Records for this task below:
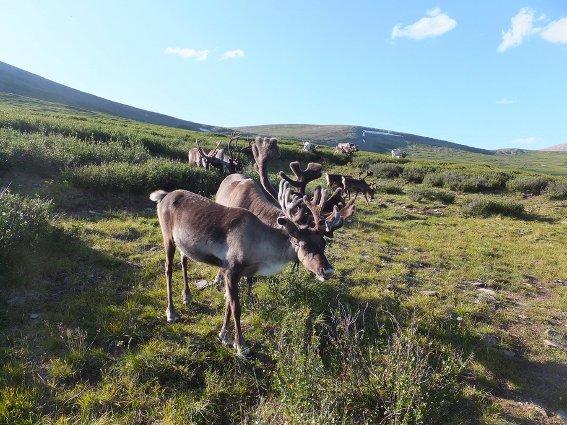 Part of the reindeer herd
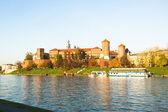 Vistula River in Poland — Stock Photo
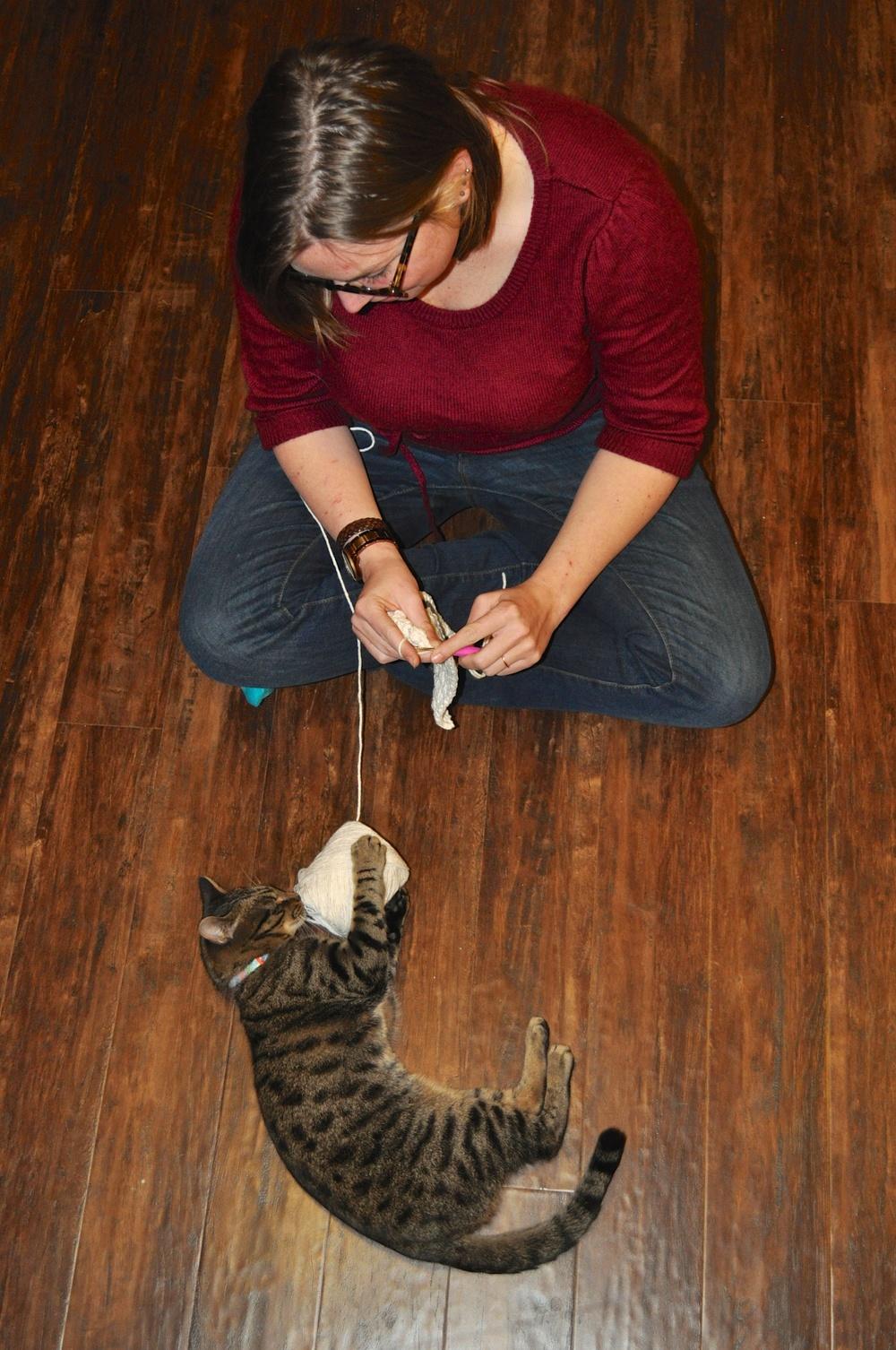 Meet Robert the Cat!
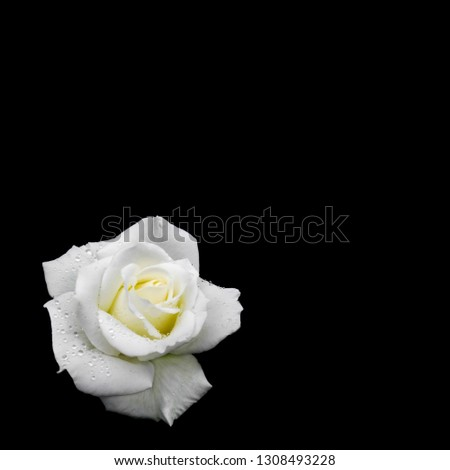 Beautiful white rose with dew drops isolated on black background. Ideal for greeting cards for wedding, birthday, Valentine's Day, Mother's Day
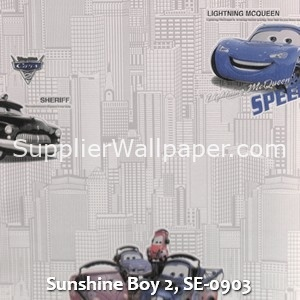 Sunshine Boy 2, SE-0903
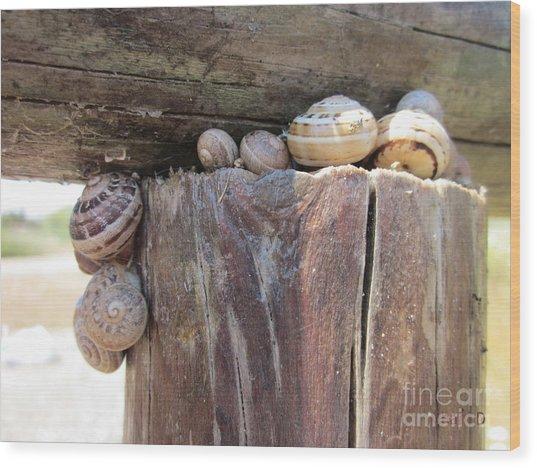 Snails Wood Print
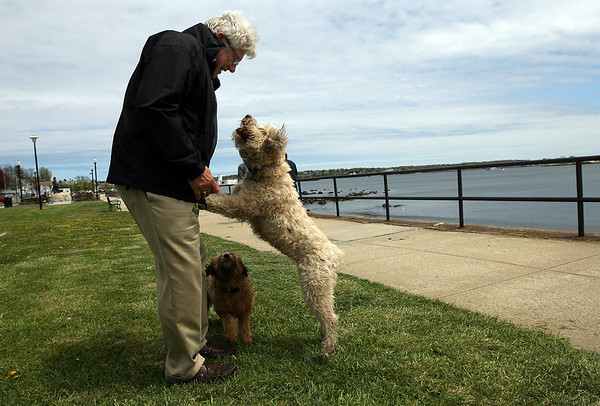 Gloucester: David Anderson walks his dogs, Chloe and Kenzie, along Stacy Boulevard yesterday afternoon. Chloe is Kenzie's mother and both usually spend the day at David's shop, The Black Swan, on Main Street. Photo by Kate Glass/Gloucester Daily Times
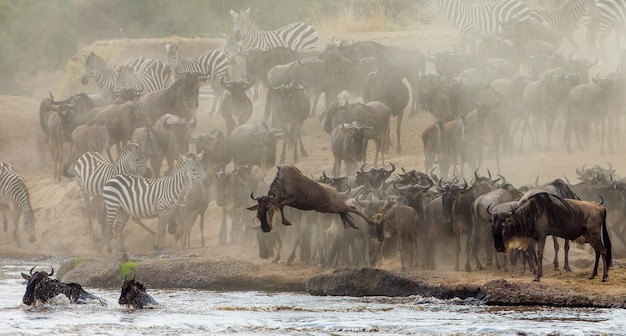 Wildebeest jumping into mara river. great migration. kenya. tanzania. masai mara national park.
End of Records for this task.
» Aim of the exercise: Leave out the pictures, and retype exactly the lines from the one containing "Gloucester: David Anderson" through the final line of the data.

» Solution to this exercise:
 Gloucester: David Anderson walks his dogs, Chloe and Kenzie, along Stacy Boulevard yesterday afternoon. Chloe is Kenzie's mother and both usually spend the day at David's shop, The Black Swan, on Main Street. Photo by Kate Glass/Gloucester Daily Times
 Wildebeest jumping into mara river. great migration. kenya. tanzania. masai mara national park.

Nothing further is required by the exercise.